TEXT BLOCK:
Common Negotiating Tactics

 

 

Here is a list of 25 common tactics I’ve encountered and even used over my career.  I absolutely love to hear stories about tactics, so if you have a good story about a tactic that was used on you or by you, drop me a comment or link.

  1. Exploding Offers (artificial deadlines) – an exploding offer contains an extremely tight deadline creating pressure on the other party to conclude quickly.  The purpose of the exploding offer is to limit the time the other party has to consider alternatives.
  2. Russian Front – Presented with 2 options, A and B, one worse than the other.  Designed to pressure you into choosing the lesser of two evils.  Remember two wrongs don’t make it right, attach your own considerations as condition of acceptance.
  3. Good Cop Bad Cop – based on law enforcement interrogation techniques.  One party opens with a tough position often accompanied by threats, arrogant behavior, and unwillingness to consider anything else (parental).  After leaving the room, a second negotiator attempts to secure major concessions before the return of the first Bad Cop.  Sometimes disguised and used only when certain issues are brought up or certain thresholds are crossed.
  4. Highball / Lowball – when your extreme opener is beyond the realm of realistic outcomes.  The idea is to cause the other party to reconsider their own opening position and move closer towards their breaking point.  Danger is the increased risk of deadlock before the negotiation even begin, crossing the “Piss Off” point.
  5. Bogey ­– presenting a relatively minor issue as one of huge importance.  Later during the negotiation, the bogey will be conceded for major concessions on issues that are of real importance.  Danger is the other party may actually structure proposals to give you the bogey or worse yet, you may lose credibility when conceding on the bogey.
  6. The Nibble – after considerable time has elapsed during a negotiation and a level of commitment has been reached, an issue not previously discussed is used as a way to close the deal…  “And one last thing”.  Example – just before agreeing to purchase a new car the buyer says – “Ok I’ll agree provided you throw in the extended warranty for free”.
  7. The Chicken – Combining a huge bluff with a threat of action – Strike or Lock out etc.  This high risk tactic increases the probability of deadlock, and if the bluff is called and the threat is not carried out, both credibility and power are lost.
  8. Intimidation, The Bully – Using either actual physical threat or implied physical threat to intimidate the other party into concessions they would not otherwise agree.  Sometimes emotional intimidation is used (anger, disbelief, crying, etc.).
  9. Snow Job – When negotiators overwhelm the other side with facts, demands and figures.  The other side has difficulty determining which are real, which are important, and which are distractions.  Lawyers and Governments often employ this tactic.

SOURCE MATERIAL:

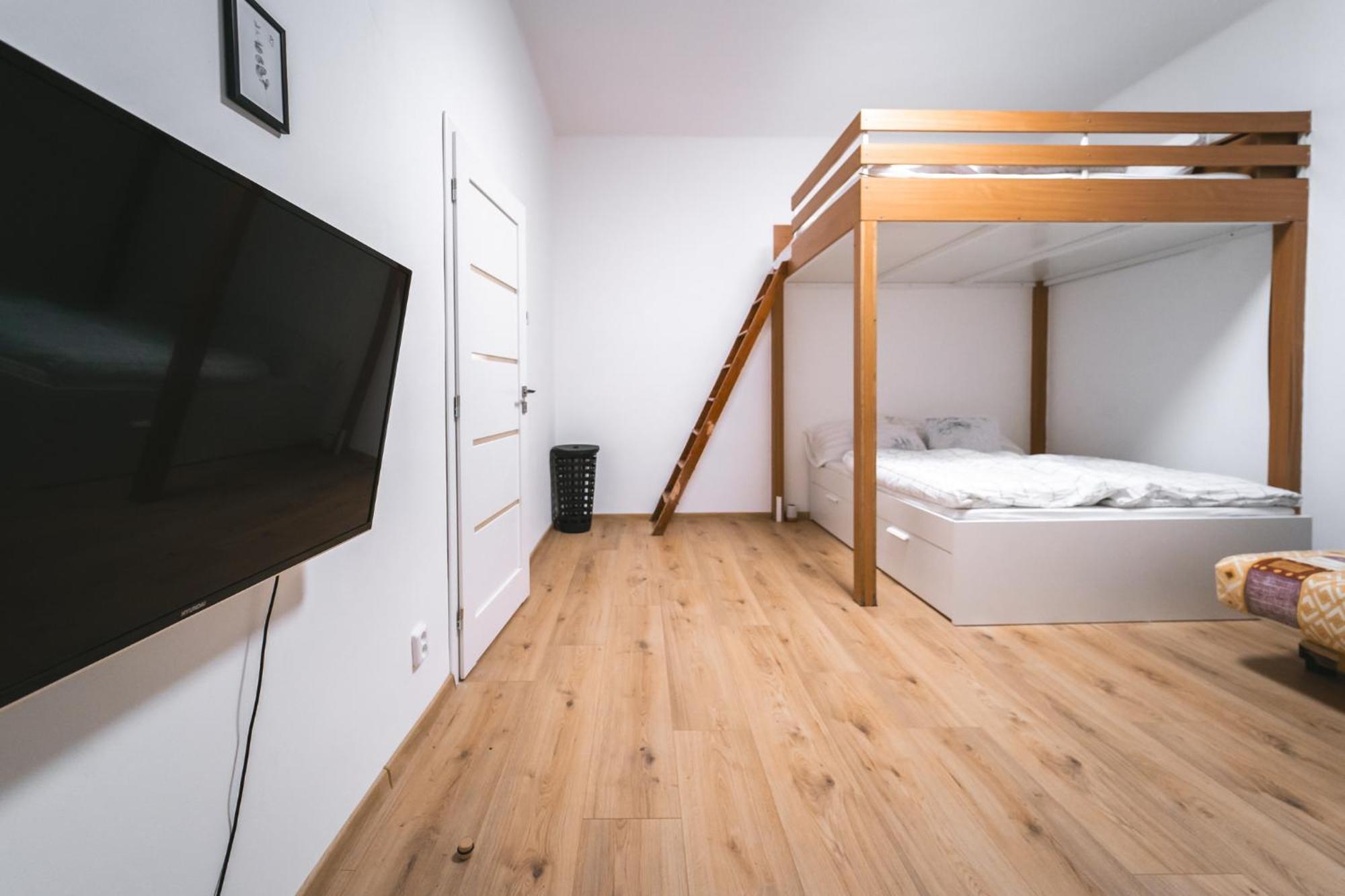 Swanky Retreat Praga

ASSIGNMENT:
Duplicate the part of the negotiating tactics text that opens with the words containing "6. The Nibble" and closes with "power are lost.". Work only from the text on negotiating tactics, not from the lines.

RESULT OF THIS TASK:
6. The Nibble – after considerable time has elapsed during a negotiation and a level of commitment has been reached, an issue not previously discussed is used as a way to close the deal…  “And one last thing”.  Example – just before agreeing to purchase a new car the buyer says – “Ok I’ll agree provided you throw in the extended warranty for free”.
  7. The Chicken – Combining a huge bluff with a threat of action – Strike or Lock out etc.  This high risk tactic increases the probability of deadlock, and if the bluff is called and the threat is not carried out, both credibility and power are lost.